Modern Data Architecture: Mine, Refine, & Turn Data Into Digital Gold

Just like the use of oil increased industrial transformation in the 20th century, data is fueling innovations in the 21st century. As leaders strive to transform their organizations, businesses leveraging data can help steer an enterprise in the right direction. Massive data (approximately 402 quintillion bytes of data are generated every day)1 comes from numerous sources, including finance, human resources, healthcare, retail, education, science, surveys, government, and IoT devices. This in-depth guide provides a detailed overview of the modern data architecture.

Five Characteristics of Modern Data

Today’s modern data differs from “traditional” data in five areas:

Volume: The size of data sets is increasingly larger; units are now terabytes, petabytes, or exabytes.
Velocity: The speed at which data is generated is now faster. Data can be received every month, day, hour, minute, and second.
Variety: The sources of data are more numerous and varied than ever before, including various types of devices and systems, e.g., phones, vehicles, point-of-sale systems, social media, IoT devices, homegrown apps, etc. They can be structured data or unstructured data, like pictures or videos.
Veracity: This refers to the quality and reliability of data. It’s important to maintain quality output to help ensure data integrity.
Value: With data more diverse and detailed than ever before, businesses can unlock the full potential of their data to help enhance decision making, improve customer satisfaction, improve operational efficiency, and drive revenue growth.

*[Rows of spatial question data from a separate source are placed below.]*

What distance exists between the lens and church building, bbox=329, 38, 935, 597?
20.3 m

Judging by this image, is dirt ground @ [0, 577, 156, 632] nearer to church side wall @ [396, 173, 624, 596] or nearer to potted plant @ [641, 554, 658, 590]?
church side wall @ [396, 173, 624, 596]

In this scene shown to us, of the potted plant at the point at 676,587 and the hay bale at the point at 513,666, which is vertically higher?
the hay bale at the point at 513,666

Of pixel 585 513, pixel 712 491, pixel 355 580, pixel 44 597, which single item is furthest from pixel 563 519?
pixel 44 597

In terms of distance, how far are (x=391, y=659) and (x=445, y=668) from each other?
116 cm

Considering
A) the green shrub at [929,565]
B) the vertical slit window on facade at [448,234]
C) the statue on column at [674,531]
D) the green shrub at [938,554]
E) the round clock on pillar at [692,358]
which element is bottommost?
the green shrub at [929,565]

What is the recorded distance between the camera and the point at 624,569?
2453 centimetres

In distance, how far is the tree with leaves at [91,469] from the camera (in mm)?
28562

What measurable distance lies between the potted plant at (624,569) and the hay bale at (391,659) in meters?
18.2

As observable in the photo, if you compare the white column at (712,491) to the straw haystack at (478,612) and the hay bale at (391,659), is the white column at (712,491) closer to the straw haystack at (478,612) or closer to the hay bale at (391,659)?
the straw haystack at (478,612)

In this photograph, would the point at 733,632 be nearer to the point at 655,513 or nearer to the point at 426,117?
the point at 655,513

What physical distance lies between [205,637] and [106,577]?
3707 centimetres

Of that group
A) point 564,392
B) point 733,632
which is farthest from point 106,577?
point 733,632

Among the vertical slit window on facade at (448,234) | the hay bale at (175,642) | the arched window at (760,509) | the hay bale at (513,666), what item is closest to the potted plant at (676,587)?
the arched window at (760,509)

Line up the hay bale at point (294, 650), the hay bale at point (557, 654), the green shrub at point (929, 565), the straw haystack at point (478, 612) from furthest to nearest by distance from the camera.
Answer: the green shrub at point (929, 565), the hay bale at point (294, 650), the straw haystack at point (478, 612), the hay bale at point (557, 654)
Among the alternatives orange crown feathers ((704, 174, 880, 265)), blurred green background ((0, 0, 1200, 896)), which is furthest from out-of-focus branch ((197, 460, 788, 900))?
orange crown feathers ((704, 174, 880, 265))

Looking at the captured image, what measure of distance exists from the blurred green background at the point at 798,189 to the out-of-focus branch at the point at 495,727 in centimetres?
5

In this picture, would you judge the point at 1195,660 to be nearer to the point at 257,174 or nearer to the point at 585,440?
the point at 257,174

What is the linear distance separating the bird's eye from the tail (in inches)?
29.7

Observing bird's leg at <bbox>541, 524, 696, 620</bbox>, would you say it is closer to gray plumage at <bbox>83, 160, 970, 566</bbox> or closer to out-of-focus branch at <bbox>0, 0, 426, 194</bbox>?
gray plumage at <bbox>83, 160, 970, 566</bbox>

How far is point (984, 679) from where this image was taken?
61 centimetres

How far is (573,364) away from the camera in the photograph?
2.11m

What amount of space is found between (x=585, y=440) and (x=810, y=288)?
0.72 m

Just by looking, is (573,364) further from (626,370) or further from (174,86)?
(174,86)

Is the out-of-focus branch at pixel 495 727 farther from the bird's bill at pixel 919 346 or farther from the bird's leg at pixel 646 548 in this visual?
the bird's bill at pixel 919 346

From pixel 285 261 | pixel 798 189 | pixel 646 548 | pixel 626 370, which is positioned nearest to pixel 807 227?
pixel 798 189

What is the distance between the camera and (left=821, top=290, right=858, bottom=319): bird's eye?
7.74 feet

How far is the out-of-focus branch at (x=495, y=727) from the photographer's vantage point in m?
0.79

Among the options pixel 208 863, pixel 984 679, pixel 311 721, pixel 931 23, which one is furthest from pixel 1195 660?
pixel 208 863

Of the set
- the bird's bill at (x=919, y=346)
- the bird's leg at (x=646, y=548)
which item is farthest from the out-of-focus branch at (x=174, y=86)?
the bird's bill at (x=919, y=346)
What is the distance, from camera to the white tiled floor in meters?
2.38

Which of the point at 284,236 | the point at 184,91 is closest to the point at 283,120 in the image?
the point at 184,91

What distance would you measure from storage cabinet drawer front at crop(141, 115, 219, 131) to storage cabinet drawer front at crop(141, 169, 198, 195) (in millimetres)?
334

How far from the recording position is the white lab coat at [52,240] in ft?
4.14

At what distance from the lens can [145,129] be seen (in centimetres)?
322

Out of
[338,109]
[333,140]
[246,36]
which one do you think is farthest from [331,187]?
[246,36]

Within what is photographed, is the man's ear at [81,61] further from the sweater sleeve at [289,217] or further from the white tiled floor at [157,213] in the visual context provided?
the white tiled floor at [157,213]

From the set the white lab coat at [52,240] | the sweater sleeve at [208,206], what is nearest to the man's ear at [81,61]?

Handling modern data requires a robust extract, transform, and load (ETL) data integration process. ETL consists of:

Extracting data from various sources
Transforming the data, i.e., cleansing data for quality and consistency integration to provide a unified view
Data normalization
Aggregation (providing insight by summarizing)
Enrichment (adding additional information to enhance the data)
Loading the data into purposely designed databases, etc.

Then, data from multiple sources can be ingested, stored, updated, analyzed, visualized, and governed properly.

The foundational goal for data ETL is for advanced analytics, which our analytics team at Forvis Mazars can provide, to leverage tools and technology to benefit your business through data-driven decisions.

How can organizations begin to answer myriad complicated questions within all sorts of complex environments? Sophisticated, disciplined, and modern data architecture is the right answer.

The Evolution of Data Architecture

Data architecture has evolved over the years. The computing history has also grown from single PC computing to network-based, and from web-based, grid computing to cloud-based.

As systems evolve overtime, so does the complexity. From left to right: Multitasking, Client-Server, Web-Based, Service-Based, Cloud-Based.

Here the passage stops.